Millions of people in the US live with overactive bladder – but many will wait years before they even ask for help.

“The first step to improving patient experience for these people is helping them to see a care pathway exists,” said Jessica Bateman, Senior Manager of Patient & Research Advocacy at the American Urological Association (AUA).

As many as 30 percent of men and 40 percent of women in the US live with overactive bladder symptoms, Jessica notes, quoting data from the Urology Care Foundation.

“Unfortunately, many people experiencing symptoms do not ask for help. They may feel embarrassed or perhaps are not sure how to talk with their healthcare provider. 

“They think they are stuck,” Jessica adds.

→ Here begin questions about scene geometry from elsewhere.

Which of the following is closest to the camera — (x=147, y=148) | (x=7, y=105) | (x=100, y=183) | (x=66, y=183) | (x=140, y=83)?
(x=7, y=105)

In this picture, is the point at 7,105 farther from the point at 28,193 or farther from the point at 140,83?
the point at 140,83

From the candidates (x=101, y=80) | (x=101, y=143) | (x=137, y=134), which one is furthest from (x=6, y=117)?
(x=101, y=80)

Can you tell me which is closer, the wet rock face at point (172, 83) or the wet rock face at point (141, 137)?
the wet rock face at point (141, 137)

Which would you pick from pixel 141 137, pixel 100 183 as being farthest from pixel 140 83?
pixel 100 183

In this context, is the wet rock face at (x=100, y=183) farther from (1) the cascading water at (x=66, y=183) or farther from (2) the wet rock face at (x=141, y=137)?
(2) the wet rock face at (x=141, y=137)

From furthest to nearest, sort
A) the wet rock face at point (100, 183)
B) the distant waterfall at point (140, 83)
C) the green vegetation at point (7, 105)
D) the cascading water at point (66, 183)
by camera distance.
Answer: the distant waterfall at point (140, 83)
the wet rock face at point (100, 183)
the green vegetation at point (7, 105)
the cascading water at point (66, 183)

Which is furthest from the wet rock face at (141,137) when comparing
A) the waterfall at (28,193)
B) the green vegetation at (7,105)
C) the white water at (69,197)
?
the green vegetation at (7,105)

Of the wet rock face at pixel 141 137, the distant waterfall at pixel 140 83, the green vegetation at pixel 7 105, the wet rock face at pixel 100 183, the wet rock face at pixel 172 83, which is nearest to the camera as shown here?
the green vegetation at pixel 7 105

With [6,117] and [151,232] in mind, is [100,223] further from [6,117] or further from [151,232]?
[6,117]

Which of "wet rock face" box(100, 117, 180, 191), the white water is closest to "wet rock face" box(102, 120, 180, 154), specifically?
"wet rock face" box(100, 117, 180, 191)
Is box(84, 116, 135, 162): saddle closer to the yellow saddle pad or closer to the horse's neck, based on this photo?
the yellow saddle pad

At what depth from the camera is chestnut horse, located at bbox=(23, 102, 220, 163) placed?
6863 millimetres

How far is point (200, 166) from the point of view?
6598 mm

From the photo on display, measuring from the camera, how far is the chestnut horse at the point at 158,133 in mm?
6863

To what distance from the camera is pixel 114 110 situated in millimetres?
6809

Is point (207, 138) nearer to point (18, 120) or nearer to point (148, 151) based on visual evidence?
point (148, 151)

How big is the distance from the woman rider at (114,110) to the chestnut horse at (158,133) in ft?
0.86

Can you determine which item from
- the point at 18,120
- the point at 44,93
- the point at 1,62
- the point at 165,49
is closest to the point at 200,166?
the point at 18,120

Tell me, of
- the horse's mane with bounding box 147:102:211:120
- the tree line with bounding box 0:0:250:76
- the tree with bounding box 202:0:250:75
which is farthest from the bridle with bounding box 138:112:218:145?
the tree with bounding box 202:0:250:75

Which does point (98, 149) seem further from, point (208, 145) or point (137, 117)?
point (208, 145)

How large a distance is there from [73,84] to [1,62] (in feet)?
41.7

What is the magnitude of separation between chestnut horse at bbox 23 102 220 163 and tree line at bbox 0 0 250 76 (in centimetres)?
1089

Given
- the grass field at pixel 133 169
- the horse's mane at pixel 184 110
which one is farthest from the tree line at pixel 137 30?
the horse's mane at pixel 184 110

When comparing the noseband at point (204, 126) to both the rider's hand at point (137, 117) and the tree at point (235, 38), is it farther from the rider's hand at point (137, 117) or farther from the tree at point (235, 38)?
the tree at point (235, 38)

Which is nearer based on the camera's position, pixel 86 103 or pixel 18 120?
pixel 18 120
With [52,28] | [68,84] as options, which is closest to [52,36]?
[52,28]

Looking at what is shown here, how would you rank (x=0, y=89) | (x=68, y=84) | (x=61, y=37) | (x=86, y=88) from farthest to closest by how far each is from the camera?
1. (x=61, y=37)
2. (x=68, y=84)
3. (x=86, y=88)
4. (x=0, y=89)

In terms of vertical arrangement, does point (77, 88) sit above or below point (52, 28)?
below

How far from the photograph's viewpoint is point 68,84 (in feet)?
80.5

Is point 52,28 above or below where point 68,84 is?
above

Getting Conversations Started 

During the time it can take before a patient speaks to their doctor, Jessica refers to the UCF in saying a person’s quality of life may decrease, as many experience depression and become isolated from family and friends.

“Our goal is to start conversations earlier,” Jessica points out, “so we can improve the overall patient experience.

“We encourage patients to communicate bladder symptoms to their healthcare team upon onset. This ensures the best possible patient outcomes.” 

There is no “one-size fits all” treatment approach for bladder conditions, and the options available will very much depend on the patient’s lifestyle and personal preferences, Jessica explains. Patient-centered care is paramount to achieve patient satisfaction in conditions such as overactive bladder.

“It is encouraged for patients and families to become educated about all treatment options available and then make a treatment decision that best compliments the patient’s lifestyle and preferences,” she says.